WRITTEN REQUEST A:
Show every line of the listing below that contains the word "separates".

PASSAGE TO READ:
* begin *

Daredevil Season 3 Gets Up and Keeps Fighting

Matt "Murder" Murdock is back in Black

“You know, you’re one bad day away from being me.” — Frank Castle, Daredevil Season 2.

Daredevil Season 3 is out tomorrow friends — welcome to what happens after Matt Murdock’s One Bad Day.

Waking Up in The Orphanage

Daredevil Season 3
Marvel’s Daredevil – Sister Maggie warns Murdock about getting his ass beat. Again.

Our friend Matt (still played with earnest, introspective anger by Charlie Cox), as you’ll recall from Season 2, has had a building dropped on him, which killed all kinds of people, including his One True Love, Elektra (maybe? She was kinda undead, wasn’t she? Who can say? ) Everything that’s happened has left Matt questioning his faith and his calling.

If Murdock brooding, sighing, and looking out over a dark NYC skyline is your jam, the first two episodes are for you. He does plenty of brooding. He gets beaten, re-beaten. They beat him in flashbacks and flash-forwards, beat him in dark alleys and on bright wide open sidewalks. He’s just beat. If you love watching your fave hit the ground and just keep getting back up, you will love it.

If you’re like me, and you watch Daredevil for the action more so than the soul-searching, then you’ve been warned — this season has a slower start, but really gets moving around episode 3. After that, all the pieces come into focus, manipulated by the man behind everything: Wilson Fisk.

Fisk is sitting in prison on Federal RICO charges, but we know from Season 2 that being in prison doesn’t mean he’s out of the game. Fisk, (whew, the amazing Vincent D’Onofrio continues to earn his place as one of the best going right now) makes every prison his own personal castle. His ability to turn the tables on any conversation is terrifying. Bringing him back as the villain of the season is a perfect play.

The Cast

Daredevil Season 3
Marvel’s Daredevil – Agent Nadeem tries to tussle with Foggy.

Season 3 of Daredevil gives us the Nun, Sister Maggie. She runs the orphanage where Matt grew up, and it is to her that he goes running when he’s out of options. She’s part Stick and part Claire Temple. She takes none of Murdock’s shit and hands out healthy heaping handfuls of real talk(™). She also patches him up, cleans him off, and puts him on his feet again. Her scenes are heartfelt and genuine, with just enough of that stereotypically famous Irish Catholic sensibility to make me feel like I’m eavesdropping.

What about Matt’s sidekicks, Foggy and Karen? He’s broken up with them. In a fit of Stick-like stubbornness, he determines that loving people only gets them hurt, so he leaves his besties behind. The irony of the fact that the only way he made it out of Midland Circle was with a little help from his friends, is apparently lost on him. So what are Franklin and spunky Karen up to?

Foggy (reliable Elden Henson, looking as earnest as ever) is lawyering away, while still visiting the family at Nelson’s Meats for dinner every now and again. He has second thoughts about the new high-powered life. Without Matt, and the dream of avocados at law, he’s kind of dried up. He lets Karen’s optimism get the better of him, continuing to pay the rent on Matt’s flat “just in case”.

* end *

DATASET CONTENT:
* begin *

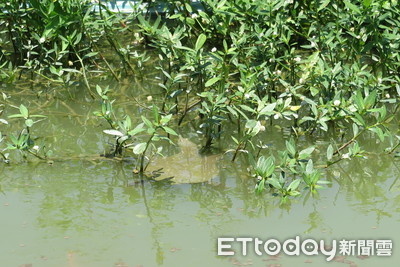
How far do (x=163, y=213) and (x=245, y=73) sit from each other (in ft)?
3.77

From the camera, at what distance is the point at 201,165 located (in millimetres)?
3949

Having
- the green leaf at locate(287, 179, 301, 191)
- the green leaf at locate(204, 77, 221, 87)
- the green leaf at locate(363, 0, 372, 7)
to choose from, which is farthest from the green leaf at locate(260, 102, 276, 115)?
the green leaf at locate(363, 0, 372, 7)

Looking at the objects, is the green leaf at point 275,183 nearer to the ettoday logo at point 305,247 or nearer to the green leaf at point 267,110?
the ettoday logo at point 305,247

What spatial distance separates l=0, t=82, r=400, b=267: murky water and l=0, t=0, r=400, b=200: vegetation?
105mm

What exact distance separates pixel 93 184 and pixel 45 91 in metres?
1.29

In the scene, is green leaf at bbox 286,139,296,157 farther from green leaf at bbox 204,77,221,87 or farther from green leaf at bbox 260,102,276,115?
green leaf at bbox 204,77,221,87

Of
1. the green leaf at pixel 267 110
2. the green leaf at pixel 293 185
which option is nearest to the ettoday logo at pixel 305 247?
the green leaf at pixel 293 185

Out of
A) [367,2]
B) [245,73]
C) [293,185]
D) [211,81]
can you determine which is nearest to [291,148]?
[293,185]

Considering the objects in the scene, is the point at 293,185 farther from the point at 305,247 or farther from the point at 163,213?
the point at 163,213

* end *

WRITTEN REQUEST B:
Quote the part of the Daredevil Season 3 review above that runs between "Daredevil Season 3 Gets" and "ass beat. Again.", inclusive.

EXPECTED ANSWER A:
What spatial distance separates l=0, t=82, r=400, b=267: murky water and l=0, t=0, r=400, b=200: vegetation?
What exact distance separates pixel 93 184 and pixel 45 91 in metres?

EXPECTED ANSWER B:
Daredevil Season 3 Gets Up and Keeps Fighting

Matt "Murder" Murdock is back in Black

“You know, you’re one bad day away from being me.” — Frank Castle, Daredevil Season 2.

Daredevil Season 3 is out tomorrow friends — welcome to what happens after Matt Murdock’s One Bad Day.

Waking Up in The Orphanage

Daredevil Season 3
Marvel’s Daredevil – Sister Maggie warns Murdock about getting his ass beat. Again.